Dışişleri'nden ABD'ye bir FETÖ tepkisi daha

Dışişleri'nden ABD'ye bir FETÖ tepkisi daha
Güncelleme:

Dışişleri Bakanlığı Sözcüsü Hami Aksoy, ABD Dışişleri Bakanlığı tarafından yayınlanan “2018 Uluslararası Dini Özgürlükler Raporu”nda yer alan ifadeler hakkında açıklamada bulundu.

Dışişleri Bakanlığı, 2018 Uluslararası Dini Özgürlükler Raporu için "Dünyada demokrasinin savunucusu iddiasıyla ortaya çıkanların müttefik bir ülkede demokrasiye darbe girişiminde bulunanları adeta masum din adamı olarak nitelemeleri ikiyüzlü ve ibret verici bir yaklaşımdır" dedi.

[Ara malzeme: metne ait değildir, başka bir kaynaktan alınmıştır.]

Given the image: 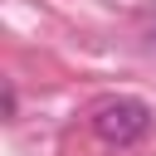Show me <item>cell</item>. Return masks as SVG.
Masks as SVG:
<instances>
[{
  "mask_svg": "<svg viewBox=\"0 0 156 156\" xmlns=\"http://www.w3.org/2000/svg\"><path fill=\"white\" fill-rule=\"evenodd\" d=\"M146 127H151V107L141 98H107L93 112V132L107 146H132L136 136H146Z\"/></svg>",
  "mask_w": 156,
  "mask_h": 156,
  "instance_id": "6da1fadb",
  "label": "cell"
},
{
  "mask_svg": "<svg viewBox=\"0 0 156 156\" xmlns=\"http://www.w3.org/2000/svg\"><path fill=\"white\" fill-rule=\"evenodd\" d=\"M15 107H20V98H15V88H5V117L15 122Z\"/></svg>",
  "mask_w": 156,
  "mask_h": 156,
  "instance_id": "7a4b0ae2",
  "label": "cell"
}]
</instances>
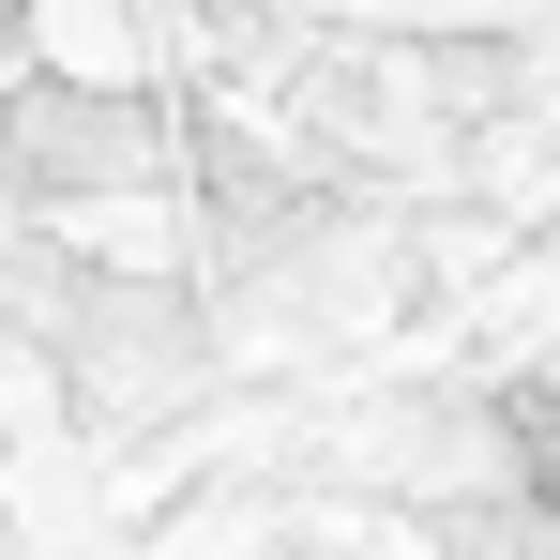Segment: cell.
Segmentation results:
<instances>
[{
  "mask_svg": "<svg viewBox=\"0 0 560 560\" xmlns=\"http://www.w3.org/2000/svg\"><path fill=\"white\" fill-rule=\"evenodd\" d=\"M515 455H530V500H546V530H560V394L515 409Z\"/></svg>",
  "mask_w": 560,
  "mask_h": 560,
  "instance_id": "obj_1",
  "label": "cell"
}]
</instances>
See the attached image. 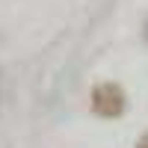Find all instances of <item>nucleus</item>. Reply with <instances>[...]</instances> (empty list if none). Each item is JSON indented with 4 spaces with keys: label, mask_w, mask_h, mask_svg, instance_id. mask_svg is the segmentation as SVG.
<instances>
[{
    "label": "nucleus",
    "mask_w": 148,
    "mask_h": 148,
    "mask_svg": "<svg viewBox=\"0 0 148 148\" xmlns=\"http://www.w3.org/2000/svg\"><path fill=\"white\" fill-rule=\"evenodd\" d=\"M92 101H95V113H101V116H119L121 110H125V95H121V89L116 83L98 86Z\"/></svg>",
    "instance_id": "f257e3e1"
},
{
    "label": "nucleus",
    "mask_w": 148,
    "mask_h": 148,
    "mask_svg": "<svg viewBox=\"0 0 148 148\" xmlns=\"http://www.w3.org/2000/svg\"><path fill=\"white\" fill-rule=\"evenodd\" d=\"M145 36H148V27H145Z\"/></svg>",
    "instance_id": "f03ea898"
}]
</instances>
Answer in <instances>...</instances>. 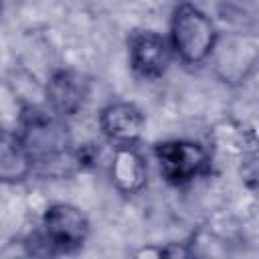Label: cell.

Dışişleri Bakanlığı'ndan yapılan açıklamada şu ifadelere yer verildi;

ABD Dışişleri Bakanlığı tarafından 21 Haziran 2019 tarihinde yayımlanan “2018 Uluslararası Dini Özgürlükler Raporu”nda FETÖ terör örgütü elebaşından "Müslüman vaiz ve siyasi figür" olarak bahsedilmesi, bu raporun en başından hangi odakların etkisiyle ve hangi art niyetlerle kaleme alındığının açık göstergesidir. 251 vatandaşımızı katleden terör örgütü başının bu şekilde tanımlanması 15 Temmuz hain darbe girişimini görmezden gelmek ya da bu girişime destek vermek anlamına gelmektedir. Dünyada demokrasinin savunucusu iddiasıyla ortaya çıkanların müttefik bir ülkede demokrasiye darbe girişiminde bulunanları adeta masum din adamı olarak nitelemeleri ikiyüzlü ve ibret verici bir yaklaşımdır.
Rahip Brunson dini inancı nedeniyle değil, terörizmle bağlantısı nedeniyle mahkum olmuştur. Yaptırım ve tehditle değil, yargı kararıyla cezasını çektikten sonra tahliye edilmiş ve ülkesine dönmüştür. Buna rağmen, Brunson davasının raporda geniş yer tutarak bir din hürriyeti ihlali gibi gösterilmeye devam edilmesi, ABD yönetiminin konuyu istismar etmeyi sürdürme ve ülkemizi haksız yere eleştirme çabasından başka bir şey değildir.

ABD Dışişleri Bakanlığı'nın, aynı raporun İsrail'e yönelik bölümünde İsrail'in İslam'ın en kutsal mekanlarından olan Harem-i Şerif'e yönelik mütecaviz tutumuna tek bir eleştiri getirmezken, geçtiğimiz yıl İsrail'in Gazze'de onlarca sivili öldürmesi üzerine ülkemizde gösterilen tepkiyi "Yahudi karşıtı söylem" olarak raporuna yansıtmaktan kaçınmaması ise raporun ciddiyetsizliğini gözler önüne sermektedir.

Din ve ibadet özgürlüğünün tüm vatandaşlarımız için korunması ve geliştirilmesi hedefini attığı her adımda teyit eden ülkemizde, farklı din ve inançlar barış içinde yaşamaya devam edecektir.

Öte yandan, bu rapor yazılmadan önce Türkiye’deki dini azınlıklardan bilgi alınmış olsaydı, raporun çok daha gerçekçi ve saygın olacağından kuşku bulunmamaktadır.